Source extract:
_ _ _

- Born: Robert James MacPherson 20 May 1986 (age 39) Horley, Surrey, England
- Occupation: Actor
- Years active: 2007–present

= Robert Emms =

British actor (born 1986)

Robert Emms (born Robert James MacPherson; 20 May 1986) is a British film, stage and television actor, known for portraying Pythagoras in the BBC One fantasy-adventure series Atlantis, Supervisor Lonni Jung in the Star Wars series Andor, and Leonid Toptunov in the HBO miniseries Chernobyl.

==Early life==
Emms was born in Horley, Surrey, England. He went to a local secondary school, Oakwood School, Horley. He studied at the BRIT School for Performing Arts and Technology from 2002 to 2004, and then the London Academy of Music and Dramatic Art (LAMDA) from 2004 to 2007.

==Career==
In March 2009, Emms played the lead role of Albert in the National Theatre's production of War Horse. After Steven Spielberg saw him in War Horse at the New London Theatre, he was cast as David Lyons in Spielberg's film adaptation of the play.

In June 2011, Screen International named him as a 'Star of Tomorrow'.

His other film work includes Kick-Ass 2 alongside Jim Carrey, and Rick 'Broken' Buckley in Broken directed by Rufus Norris for BBC films. He appeared as the Elizabethan playwright Thomas Dekker in Anonymous directed by Roland Emmerich, in Tarsem Singh's version of the Brothers Grimm's Snow White, Mirror Mirror with Julia Roberts, and in the BAFTA-nominated film The Arbor, directed by Clio Barnard. More recently he has portrayed Vitas Gerulaitis in the film Borg vs McEnroe directed by Janus Metz Pederson (alongside Shia LaBeouf).

_ _ _

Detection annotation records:
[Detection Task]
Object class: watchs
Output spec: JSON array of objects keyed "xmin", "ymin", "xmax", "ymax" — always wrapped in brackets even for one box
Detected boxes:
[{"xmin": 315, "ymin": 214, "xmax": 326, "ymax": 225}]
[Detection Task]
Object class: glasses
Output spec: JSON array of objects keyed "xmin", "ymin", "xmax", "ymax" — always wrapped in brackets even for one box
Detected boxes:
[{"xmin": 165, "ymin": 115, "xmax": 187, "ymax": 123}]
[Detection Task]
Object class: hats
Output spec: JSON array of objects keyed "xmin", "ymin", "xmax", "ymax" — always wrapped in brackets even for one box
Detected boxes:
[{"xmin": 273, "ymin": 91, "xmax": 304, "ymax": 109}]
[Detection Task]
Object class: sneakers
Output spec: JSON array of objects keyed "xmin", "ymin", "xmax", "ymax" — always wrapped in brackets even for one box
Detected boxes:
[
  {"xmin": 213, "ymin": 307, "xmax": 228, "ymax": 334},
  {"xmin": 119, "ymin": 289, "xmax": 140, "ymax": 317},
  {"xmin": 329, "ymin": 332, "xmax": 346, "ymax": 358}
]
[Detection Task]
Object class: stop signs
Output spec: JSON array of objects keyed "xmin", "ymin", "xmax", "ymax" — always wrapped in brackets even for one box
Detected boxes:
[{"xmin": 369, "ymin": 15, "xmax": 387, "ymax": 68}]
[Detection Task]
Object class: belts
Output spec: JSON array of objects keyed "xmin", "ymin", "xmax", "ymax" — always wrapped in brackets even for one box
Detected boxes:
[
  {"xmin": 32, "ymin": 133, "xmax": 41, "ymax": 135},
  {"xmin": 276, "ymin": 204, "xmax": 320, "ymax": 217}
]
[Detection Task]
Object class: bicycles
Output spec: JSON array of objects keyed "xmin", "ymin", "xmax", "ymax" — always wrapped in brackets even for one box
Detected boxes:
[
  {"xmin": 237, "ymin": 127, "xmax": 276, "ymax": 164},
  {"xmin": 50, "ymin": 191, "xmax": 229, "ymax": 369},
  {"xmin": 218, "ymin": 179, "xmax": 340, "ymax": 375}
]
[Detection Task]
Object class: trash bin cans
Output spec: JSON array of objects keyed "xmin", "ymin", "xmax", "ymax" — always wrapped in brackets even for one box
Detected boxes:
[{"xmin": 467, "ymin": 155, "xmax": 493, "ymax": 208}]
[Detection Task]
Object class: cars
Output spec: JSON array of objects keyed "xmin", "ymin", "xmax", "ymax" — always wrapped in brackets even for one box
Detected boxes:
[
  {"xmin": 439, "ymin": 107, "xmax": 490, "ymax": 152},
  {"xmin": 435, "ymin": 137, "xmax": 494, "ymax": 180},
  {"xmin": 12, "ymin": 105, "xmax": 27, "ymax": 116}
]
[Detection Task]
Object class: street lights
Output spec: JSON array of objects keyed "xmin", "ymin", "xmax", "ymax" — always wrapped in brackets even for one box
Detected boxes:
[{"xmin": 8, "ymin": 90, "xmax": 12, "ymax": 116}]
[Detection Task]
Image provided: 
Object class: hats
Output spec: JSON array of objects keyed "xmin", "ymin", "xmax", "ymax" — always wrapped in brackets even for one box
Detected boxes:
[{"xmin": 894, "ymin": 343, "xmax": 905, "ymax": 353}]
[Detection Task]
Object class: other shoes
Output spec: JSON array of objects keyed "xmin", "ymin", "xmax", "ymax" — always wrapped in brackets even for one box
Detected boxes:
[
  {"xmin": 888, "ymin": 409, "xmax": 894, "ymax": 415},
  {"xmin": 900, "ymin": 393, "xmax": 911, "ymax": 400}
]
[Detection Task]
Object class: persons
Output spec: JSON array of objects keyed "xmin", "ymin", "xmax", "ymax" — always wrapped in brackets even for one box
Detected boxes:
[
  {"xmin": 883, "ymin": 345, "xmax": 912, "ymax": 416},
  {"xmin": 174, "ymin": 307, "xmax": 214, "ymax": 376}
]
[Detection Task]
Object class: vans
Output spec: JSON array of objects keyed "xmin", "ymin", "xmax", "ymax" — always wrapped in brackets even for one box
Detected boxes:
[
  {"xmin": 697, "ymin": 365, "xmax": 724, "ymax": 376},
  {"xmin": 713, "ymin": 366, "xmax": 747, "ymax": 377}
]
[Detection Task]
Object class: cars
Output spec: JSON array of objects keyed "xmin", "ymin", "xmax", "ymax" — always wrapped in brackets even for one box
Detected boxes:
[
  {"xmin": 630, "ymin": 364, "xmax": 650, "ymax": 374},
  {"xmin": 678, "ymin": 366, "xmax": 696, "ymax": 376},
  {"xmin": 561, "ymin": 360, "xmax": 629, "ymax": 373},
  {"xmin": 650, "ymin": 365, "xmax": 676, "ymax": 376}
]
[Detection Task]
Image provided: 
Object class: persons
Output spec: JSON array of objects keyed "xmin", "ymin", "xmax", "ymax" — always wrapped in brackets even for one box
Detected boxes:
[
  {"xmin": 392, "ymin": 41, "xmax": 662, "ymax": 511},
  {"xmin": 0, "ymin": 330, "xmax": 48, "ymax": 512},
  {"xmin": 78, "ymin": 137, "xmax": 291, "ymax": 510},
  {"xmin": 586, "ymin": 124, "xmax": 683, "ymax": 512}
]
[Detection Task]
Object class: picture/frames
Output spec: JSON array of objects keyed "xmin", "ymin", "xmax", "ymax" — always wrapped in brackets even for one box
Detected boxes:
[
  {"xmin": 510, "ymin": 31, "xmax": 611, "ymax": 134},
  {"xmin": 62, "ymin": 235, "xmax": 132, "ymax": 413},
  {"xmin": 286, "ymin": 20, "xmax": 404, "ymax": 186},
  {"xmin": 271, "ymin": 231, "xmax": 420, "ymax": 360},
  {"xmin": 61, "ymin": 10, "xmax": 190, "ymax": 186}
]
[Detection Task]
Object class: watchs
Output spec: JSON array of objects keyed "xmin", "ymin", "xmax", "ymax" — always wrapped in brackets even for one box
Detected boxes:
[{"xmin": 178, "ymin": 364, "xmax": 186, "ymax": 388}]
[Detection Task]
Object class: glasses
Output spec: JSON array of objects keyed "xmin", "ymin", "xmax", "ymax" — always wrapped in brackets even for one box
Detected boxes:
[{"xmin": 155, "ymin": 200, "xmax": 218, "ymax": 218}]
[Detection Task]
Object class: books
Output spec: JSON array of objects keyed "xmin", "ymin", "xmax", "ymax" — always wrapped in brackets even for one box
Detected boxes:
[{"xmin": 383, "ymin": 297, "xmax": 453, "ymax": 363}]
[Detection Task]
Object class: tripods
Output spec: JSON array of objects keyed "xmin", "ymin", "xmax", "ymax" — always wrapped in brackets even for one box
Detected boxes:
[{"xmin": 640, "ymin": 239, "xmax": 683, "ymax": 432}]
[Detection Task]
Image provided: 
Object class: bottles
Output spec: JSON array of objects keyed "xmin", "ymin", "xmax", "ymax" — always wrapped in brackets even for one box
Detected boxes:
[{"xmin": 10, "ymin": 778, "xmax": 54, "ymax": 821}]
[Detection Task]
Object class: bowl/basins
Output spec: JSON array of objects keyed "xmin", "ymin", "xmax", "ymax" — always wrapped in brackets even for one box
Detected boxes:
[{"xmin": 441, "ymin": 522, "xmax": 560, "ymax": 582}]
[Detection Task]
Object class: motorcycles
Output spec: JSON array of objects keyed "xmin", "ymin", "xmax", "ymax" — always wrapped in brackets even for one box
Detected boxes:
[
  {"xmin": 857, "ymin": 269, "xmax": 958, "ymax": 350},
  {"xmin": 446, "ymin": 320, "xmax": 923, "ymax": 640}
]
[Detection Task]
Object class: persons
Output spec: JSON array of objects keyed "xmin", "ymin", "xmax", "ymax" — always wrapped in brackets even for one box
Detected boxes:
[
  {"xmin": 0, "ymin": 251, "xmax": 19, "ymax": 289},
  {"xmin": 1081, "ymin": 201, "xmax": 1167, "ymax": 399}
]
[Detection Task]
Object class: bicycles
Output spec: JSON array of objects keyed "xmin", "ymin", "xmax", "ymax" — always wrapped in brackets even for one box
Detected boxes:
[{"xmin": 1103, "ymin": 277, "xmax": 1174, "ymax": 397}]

_ _ _

To do:
• A. Answer these questions using the Robert Emms biography given before the data.
(i) At which school did Emms study from 2002 to 2004?
(ii) What role did Emms play in the National Theatre's production of War Horse in March 2009?
(iii) What did Screen International name him in June 2011?
• B. Print the passage of the Robert Emms biography starting at "British actor (born" and ending at "HBO miniseries Chernobyl.".

Solution list:
• A.
(i) The BRIT School for Performing Arts and Technology
(ii) Albert, the lead role
(iii) A 'Star of Tomorrow'

• B.
British actor (born 1986)

Robert Emms (born Robert James MacPherson; 20 May 1986) is a British film, stage and television actor, known for portraying Pythagoras in the BBC One fantasy-adventure series Atlantis, Supervisor Lonni Jung in the Star Wars series Andor, and Leonid Toptunov in the HBO miniseries Chernobyl.